Die Szene feiert sich!

Selbstbewusst und sexy - so präsentieren sich die Kollektionen der upcoming Designer. Vorreiter und international bekannt ist Rubén Campos, der sich selbst als Architekt der Mode sieht. Extrem figurbetonte Schnitte, auffällige Stoffe wie Satin, Samt und Seide sowie aufwendige Details mit Rüschen, Kordeln und Schnürungen sind die Markenzeichen des exzentrischen Chilenen (Eliodor Yanez 1750, Providencia, Santiago, www.rubencampos.com). Das Motto des Shootingstars Juana Díaz ist: Hauptsache unkonventionell. So kreiert sie z.B. Brautkleider im Lagenlook mit einem Farbmix aus rot und weiß (www.juanadiaz.cl). Die Kollektionen gibt es im Duende Capitalista, dem Laden von Rosario Riveros.

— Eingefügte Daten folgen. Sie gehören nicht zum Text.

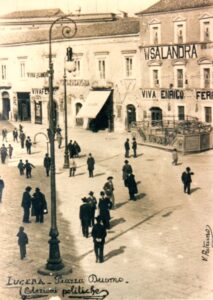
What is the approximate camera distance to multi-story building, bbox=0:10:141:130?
4034 cm

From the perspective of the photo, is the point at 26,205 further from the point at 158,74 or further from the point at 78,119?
the point at 78,119

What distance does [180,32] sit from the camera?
3575 centimetres

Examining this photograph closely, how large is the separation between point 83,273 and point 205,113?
22.1m

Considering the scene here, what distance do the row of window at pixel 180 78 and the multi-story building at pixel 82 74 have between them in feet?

Der Shop besticht mit freakiger Ausstattung, schließlich hat die Besitzerin sich vorgenommen, der Stadt Glamour zu verleihen (Ismael Valdés Vergara 251, Santiago Centro ,Santiago, www.duendecapitalista.cl).

Kunsträume

Contemporary Boom

Der Mix aus zeitgenössischer Kunst und ungewöhnlichen Räumen kommt an. In urigen Holzhäusern des Museo de Arte Moderno Chiloé werden moderne Skulpturen, Malerei und Installationen gezeigt (Pasaje Diaz 181, Castro, Chiloé, www.mamchiloe.cl). Kunst gibt's auch unterirdisch in den U-Bahnhöfen von Santiago de Chile. Zu sehen sind Werke von Hernán Miranda aber auch von Newcomern. Den genauen Ausstellungsplan findet man unter www.metrosantiago.cl. Innovativ: die Galeria Animal (Av. Alonso Córdova 3105, Vitacura, Santiago, www.galeriaanimal.com), die selbst ein architektonisches Highlight ist. In dem würfelförmigen Ziegelbau mit der ungewöhnlichen Treppenkonstruktion zeigt man experimentelle Kunst, Videoart und Fotografie. Die Kunstkooperation Matacuna 100 hat sich etwas Besonderes einfallen lassen. In einem orangefarbenen Container können Kunst- und Designnewcomer ihre Sachen ausstellen und verkaufen (Av. Matucana 100, Esq. Moneda, Santiago, www.m100.cl).